While a more complete summary of the changes is provided below, notable amendments include:
- the elimination of requirements for pro forma information on business combinations in interim filings, because similar disclosure may be found in Form 8-K filings; and
- the elimination of requirements for financial information broken out by segment and geography in a business description contained in SEC reports and registration statements, because similar discussions may be found in the financial statement footnotes and/or the MD&A, when these topics are material to an understanding of the business.
Overall, the amendments are not intended to alter the mix of information available to investors in SEC reports and registration statements. As a result, companies should take care to cross-reference applicable overlapping disclosure and to continue to disclose segment and geographically-specific information in other parts of their filings, including in the risk factors and the MD&A, to the extent that the discussion is material to an understanding of the business.
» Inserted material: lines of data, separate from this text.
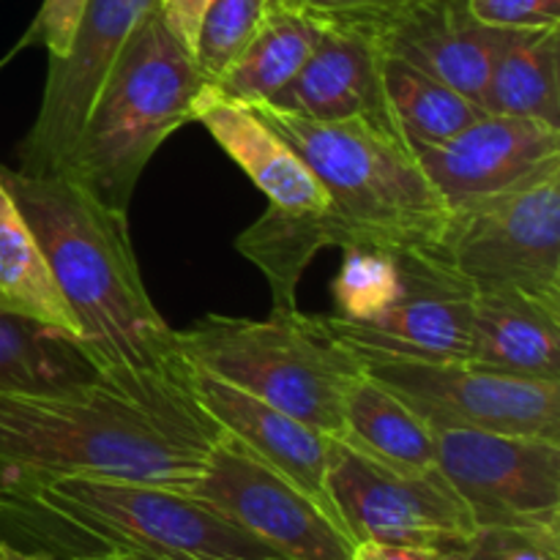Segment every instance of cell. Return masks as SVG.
Wrapping results in <instances>:
<instances>
[{
	"label": "cell",
	"instance_id": "cell-19",
	"mask_svg": "<svg viewBox=\"0 0 560 560\" xmlns=\"http://www.w3.org/2000/svg\"><path fill=\"white\" fill-rule=\"evenodd\" d=\"M468 364L560 383V304L523 293H474Z\"/></svg>",
	"mask_w": 560,
	"mask_h": 560
},
{
	"label": "cell",
	"instance_id": "cell-26",
	"mask_svg": "<svg viewBox=\"0 0 560 560\" xmlns=\"http://www.w3.org/2000/svg\"><path fill=\"white\" fill-rule=\"evenodd\" d=\"M268 0H211L195 38V63L208 82L219 80L255 36Z\"/></svg>",
	"mask_w": 560,
	"mask_h": 560
},
{
	"label": "cell",
	"instance_id": "cell-11",
	"mask_svg": "<svg viewBox=\"0 0 560 560\" xmlns=\"http://www.w3.org/2000/svg\"><path fill=\"white\" fill-rule=\"evenodd\" d=\"M435 465L476 528L560 534V441L481 430L435 432Z\"/></svg>",
	"mask_w": 560,
	"mask_h": 560
},
{
	"label": "cell",
	"instance_id": "cell-37",
	"mask_svg": "<svg viewBox=\"0 0 560 560\" xmlns=\"http://www.w3.org/2000/svg\"><path fill=\"white\" fill-rule=\"evenodd\" d=\"M0 66H3V63H0Z\"/></svg>",
	"mask_w": 560,
	"mask_h": 560
},
{
	"label": "cell",
	"instance_id": "cell-18",
	"mask_svg": "<svg viewBox=\"0 0 560 560\" xmlns=\"http://www.w3.org/2000/svg\"><path fill=\"white\" fill-rule=\"evenodd\" d=\"M195 120L268 197V208L284 213H328L331 200L304 159L249 104L217 96L206 85Z\"/></svg>",
	"mask_w": 560,
	"mask_h": 560
},
{
	"label": "cell",
	"instance_id": "cell-27",
	"mask_svg": "<svg viewBox=\"0 0 560 560\" xmlns=\"http://www.w3.org/2000/svg\"><path fill=\"white\" fill-rule=\"evenodd\" d=\"M457 560H560V534L514 528L476 530Z\"/></svg>",
	"mask_w": 560,
	"mask_h": 560
},
{
	"label": "cell",
	"instance_id": "cell-23",
	"mask_svg": "<svg viewBox=\"0 0 560 560\" xmlns=\"http://www.w3.org/2000/svg\"><path fill=\"white\" fill-rule=\"evenodd\" d=\"M96 375L74 337L0 310V394H58Z\"/></svg>",
	"mask_w": 560,
	"mask_h": 560
},
{
	"label": "cell",
	"instance_id": "cell-31",
	"mask_svg": "<svg viewBox=\"0 0 560 560\" xmlns=\"http://www.w3.org/2000/svg\"><path fill=\"white\" fill-rule=\"evenodd\" d=\"M208 5H211V0H159L156 11L164 25H167V31L191 52Z\"/></svg>",
	"mask_w": 560,
	"mask_h": 560
},
{
	"label": "cell",
	"instance_id": "cell-6",
	"mask_svg": "<svg viewBox=\"0 0 560 560\" xmlns=\"http://www.w3.org/2000/svg\"><path fill=\"white\" fill-rule=\"evenodd\" d=\"M180 359L284 410L328 438L342 432L345 394L361 375L353 348L334 339L317 315L271 312L266 320L208 315L175 331Z\"/></svg>",
	"mask_w": 560,
	"mask_h": 560
},
{
	"label": "cell",
	"instance_id": "cell-12",
	"mask_svg": "<svg viewBox=\"0 0 560 560\" xmlns=\"http://www.w3.org/2000/svg\"><path fill=\"white\" fill-rule=\"evenodd\" d=\"M189 495L217 509L284 560H353V539L337 520L224 432H219Z\"/></svg>",
	"mask_w": 560,
	"mask_h": 560
},
{
	"label": "cell",
	"instance_id": "cell-20",
	"mask_svg": "<svg viewBox=\"0 0 560 560\" xmlns=\"http://www.w3.org/2000/svg\"><path fill=\"white\" fill-rule=\"evenodd\" d=\"M320 25L288 3H268L255 36L219 80L208 82L217 96L238 104L268 102L310 58Z\"/></svg>",
	"mask_w": 560,
	"mask_h": 560
},
{
	"label": "cell",
	"instance_id": "cell-3",
	"mask_svg": "<svg viewBox=\"0 0 560 560\" xmlns=\"http://www.w3.org/2000/svg\"><path fill=\"white\" fill-rule=\"evenodd\" d=\"M0 525L55 558L284 560L189 492L135 481L71 476L0 495Z\"/></svg>",
	"mask_w": 560,
	"mask_h": 560
},
{
	"label": "cell",
	"instance_id": "cell-15",
	"mask_svg": "<svg viewBox=\"0 0 560 560\" xmlns=\"http://www.w3.org/2000/svg\"><path fill=\"white\" fill-rule=\"evenodd\" d=\"M355 31L366 33L383 55L427 71L476 104L509 36L476 20L468 0H405Z\"/></svg>",
	"mask_w": 560,
	"mask_h": 560
},
{
	"label": "cell",
	"instance_id": "cell-34",
	"mask_svg": "<svg viewBox=\"0 0 560 560\" xmlns=\"http://www.w3.org/2000/svg\"><path fill=\"white\" fill-rule=\"evenodd\" d=\"M69 560H145V558L118 556V552H104V556H80V558H69Z\"/></svg>",
	"mask_w": 560,
	"mask_h": 560
},
{
	"label": "cell",
	"instance_id": "cell-29",
	"mask_svg": "<svg viewBox=\"0 0 560 560\" xmlns=\"http://www.w3.org/2000/svg\"><path fill=\"white\" fill-rule=\"evenodd\" d=\"M85 5L88 0H44L20 47L38 42L47 47L49 58H63L69 52L71 42H74L77 25L85 14Z\"/></svg>",
	"mask_w": 560,
	"mask_h": 560
},
{
	"label": "cell",
	"instance_id": "cell-24",
	"mask_svg": "<svg viewBox=\"0 0 560 560\" xmlns=\"http://www.w3.org/2000/svg\"><path fill=\"white\" fill-rule=\"evenodd\" d=\"M0 310L52 326L80 342V326L60 293L31 224L0 184ZM82 345V342H80Z\"/></svg>",
	"mask_w": 560,
	"mask_h": 560
},
{
	"label": "cell",
	"instance_id": "cell-28",
	"mask_svg": "<svg viewBox=\"0 0 560 560\" xmlns=\"http://www.w3.org/2000/svg\"><path fill=\"white\" fill-rule=\"evenodd\" d=\"M470 14L501 31L560 27V0H468Z\"/></svg>",
	"mask_w": 560,
	"mask_h": 560
},
{
	"label": "cell",
	"instance_id": "cell-21",
	"mask_svg": "<svg viewBox=\"0 0 560 560\" xmlns=\"http://www.w3.org/2000/svg\"><path fill=\"white\" fill-rule=\"evenodd\" d=\"M339 441L392 468H435V430L364 370L345 394Z\"/></svg>",
	"mask_w": 560,
	"mask_h": 560
},
{
	"label": "cell",
	"instance_id": "cell-30",
	"mask_svg": "<svg viewBox=\"0 0 560 560\" xmlns=\"http://www.w3.org/2000/svg\"><path fill=\"white\" fill-rule=\"evenodd\" d=\"M402 3L405 0H288V5H295L315 22L348 27L366 25V22L388 14V11Z\"/></svg>",
	"mask_w": 560,
	"mask_h": 560
},
{
	"label": "cell",
	"instance_id": "cell-1",
	"mask_svg": "<svg viewBox=\"0 0 560 560\" xmlns=\"http://www.w3.org/2000/svg\"><path fill=\"white\" fill-rule=\"evenodd\" d=\"M219 432L180 355L98 372L69 392L0 394V495L71 476L189 492Z\"/></svg>",
	"mask_w": 560,
	"mask_h": 560
},
{
	"label": "cell",
	"instance_id": "cell-17",
	"mask_svg": "<svg viewBox=\"0 0 560 560\" xmlns=\"http://www.w3.org/2000/svg\"><path fill=\"white\" fill-rule=\"evenodd\" d=\"M320 36L299 74L262 107L312 120L370 118L394 126L383 91V52L366 33L317 22ZM397 129V126H394Z\"/></svg>",
	"mask_w": 560,
	"mask_h": 560
},
{
	"label": "cell",
	"instance_id": "cell-10",
	"mask_svg": "<svg viewBox=\"0 0 560 560\" xmlns=\"http://www.w3.org/2000/svg\"><path fill=\"white\" fill-rule=\"evenodd\" d=\"M326 490L353 545L386 541L463 550L479 530L438 465L427 470L392 468L339 438L328 441Z\"/></svg>",
	"mask_w": 560,
	"mask_h": 560
},
{
	"label": "cell",
	"instance_id": "cell-22",
	"mask_svg": "<svg viewBox=\"0 0 560 560\" xmlns=\"http://www.w3.org/2000/svg\"><path fill=\"white\" fill-rule=\"evenodd\" d=\"M560 27L509 31L487 74L481 109L539 118L560 129Z\"/></svg>",
	"mask_w": 560,
	"mask_h": 560
},
{
	"label": "cell",
	"instance_id": "cell-25",
	"mask_svg": "<svg viewBox=\"0 0 560 560\" xmlns=\"http://www.w3.org/2000/svg\"><path fill=\"white\" fill-rule=\"evenodd\" d=\"M381 77L388 115L408 145L446 142L485 115L481 104L392 55H383Z\"/></svg>",
	"mask_w": 560,
	"mask_h": 560
},
{
	"label": "cell",
	"instance_id": "cell-2",
	"mask_svg": "<svg viewBox=\"0 0 560 560\" xmlns=\"http://www.w3.org/2000/svg\"><path fill=\"white\" fill-rule=\"evenodd\" d=\"M31 224L98 372L148 370L178 359L175 331L148 295L131 249L126 213L102 206L63 173L31 175L0 164Z\"/></svg>",
	"mask_w": 560,
	"mask_h": 560
},
{
	"label": "cell",
	"instance_id": "cell-13",
	"mask_svg": "<svg viewBox=\"0 0 560 560\" xmlns=\"http://www.w3.org/2000/svg\"><path fill=\"white\" fill-rule=\"evenodd\" d=\"M156 9L159 0H88L69 52L49 58L42 107L20 142L16 170L58 173L131 31Z\"/></svg>",
	"mask_w": 560,
	"mask_h": 560
},
{
	"label": "cell",
	"instance_id": "cell-35",
	"mask_svg": "<svg viewBox=\"0 0 560 560\" xmlns=\"http://www.w3.org/2000/svg\"><path fill=\"white\" fill-rule=\"evenodd\" d=\"M268 3H288V0H268Z\"/></svg>",
	"mask_w": 560,
	"mask_h": 560
},
{
	"label": "cell",
	"instance_id": "cell-36",
	"mask_svg": "<svg viewBox=\"0 0 560 560\" xmlns=\"http://www.w3.org/2000/svg\"><path fill=\"white\" fill-rule=\"evenodd\" d=\"M0 560H3V550H0Z\"/></svg>",
	"mask_w": 560,
	"mask_h": 560
},
{
	"label": "cell",
	"instance_id": "cell-14",
	"mask_svg": "<svg viewBox=\"0 0 560 560\" xmlns=\"http://www.w3.org/2000/svg\"><path fill=\"white\" fill-rule=\"evenodd\" d=\"M448 213L560 159V129L539 118L485 113L438 145H410Z\"/></svg>",
	"mask_w": 560,
	"mask_h": 560
},
{
	"label": "cell",
	"instance_id": "cell-32",
	"mask_svg": "<svg viewBox=\"0 0 560 560\" xmlns=\"http://www.w3.org/2000/svg\"><path fill=\"white\" fill-rule=\"evenodd\" d=\"M459 550H438V547L386 545V541H359L353 547V560H457Z\"/></svg>",
	"mask_w": 560,
	"mask_h": 560
},
{
	"label": "cell",
	"instance_id": "cell-8",
	"mask_svg": "<svg viewBox=\"0 0 560 560\" xmlns=\"http://www.w3.org/2000/svg\"><path fill=\"white\" fill-rule=\"evenodd\" d=\"M435 249L474 293L560 304V159L448 213Z\"/></svg>",
	"mask_w": 560,
	"mask_h": 560
},
{
	"label": "cell",
	"instance_id": "cell-5",
	"mask_svg": "<svg viewBox=\"0 0 560 560\" xmlns=\"http://www.w3.org/2000/svg\"><path fill=\"white\" fill-rule=\"evenodd\" d=\"M206 85L195 55L151 11L120 49L58 173L129 213L142 170L173 131L195 120Z\"/></svg>",
	"mask_w": 560,
	"mask_h": 560
},
{
	"label": "cell",
	"instance_id": "cell-33",
	"mask_svg": "<svg viewBox=\"0 0 560 560\" xmlns=\"http://www.w3.org/2000/svg\"><path fill=\"white\" fill-rule=\"evenodd\" d=\"M0 550H3V560H60L52 552L44 550H22V547L9 545V541L0 539Z\"/></svg>",
	"mask_w": 560,
	"mask_h": 560
},
{
	"label": "cell",
	"instance_id": "cell-4",
	"mask_svg": "<svg viewBox=\"0 0 560 560\" xmlns=\"http://www.w3.org/2000/svg\"><path fill=\"white\" fill-rule=\"evenodd\" d=\"M293 145L326 189L315 217L323 249H435L448 208L394 126L370 118L312 120L249 104Z\"/></svg>",
	"mask_w": 560,
	"mask_h": 560
},
{
	"label": "cell",
	"instance_id": "cell-9",
	"mask_svg": "<svg viewBox=\"0 0 560 560\" xmlns=\"http://www.w3.org/2000/svg\"><path fill=\"white\" fill-rule=\"evenodd\" d=\"M353 350L364 375L402 399L435 432L481 430L560 441V383L556 381L501 375L468 361Z\"/></svg>",
	"mask_w": 560,
	"mask_h": 560
},
{
	"label": "cell",
	"instance_id": "cell-16",
	"mask_svg": "<svg viewBox=\"0 0 560 560\" xmlns=\"http://www.w3.org/2000/svg\"><path fill=\"white\" fill-rule=\"evenodd\" d=\"M186 375H189V388L195 394L197 405L206 410L208 419L224 435L235 438L241 446H246L262 463L279 470L284 479H290L299 490H304L328 517L339 523L326 490L328 441L331 438L312 430L310 424L293 419L284 410L241 392L238 386L228 383L224 377L213 375V372L202 370L197 364H189V361H186Z\"/></svg>",
	"mask_w": 560,
	"mask_h": 560
},
{
	"label": "cell",
	"instance_id": "cell-7",
	"mask_svg": "<svg viewBox=\"0 0 560 560\" xmlns=\"http://www.w3.org/2000/svg\"><path fill=\"white\" fill-rule=\"evenodd\" d=\"M320 326L350 348L427 361H468L474 288L438 249H350Z\"/></svg>",
	"mask_w": 560,
	"mask_h": 560
}]
</instances>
Where there are redundant and overlapping disclosure requirements from SEC rules and GAAP standards established by the Financial Accounting Standards Board (FASB), the amendments attempt to reduce issuers’ compliance burden. The SEC has referred certain proposed amendments to FASB for their consideration in making consistent changes to future GAAP standards, and commentators have encouraged both agencies to continue to coordinate on their reporting standards.
Multiple categories of issuers will be impacted by the amendments. Specifically:
- Regulation S-K amendments relate to domestic issuers and foreign private issuers that choose to file on domestic forms.
- Regulation S-X amendments relate to domestic issuers and foreign private issuers that report under US GAAP or reconcile to US GAAP.
- Certain amendments affect asset-backed issuers, Regulation A issuers and companies regulated under the Investment Company Act.
The amendments will be effective 30 days from publication in the Federal Register. Furthermore, the SEC staff has been directed to review the amendments’ impact on disclosure and capital formation within five years and to report back to the Commission.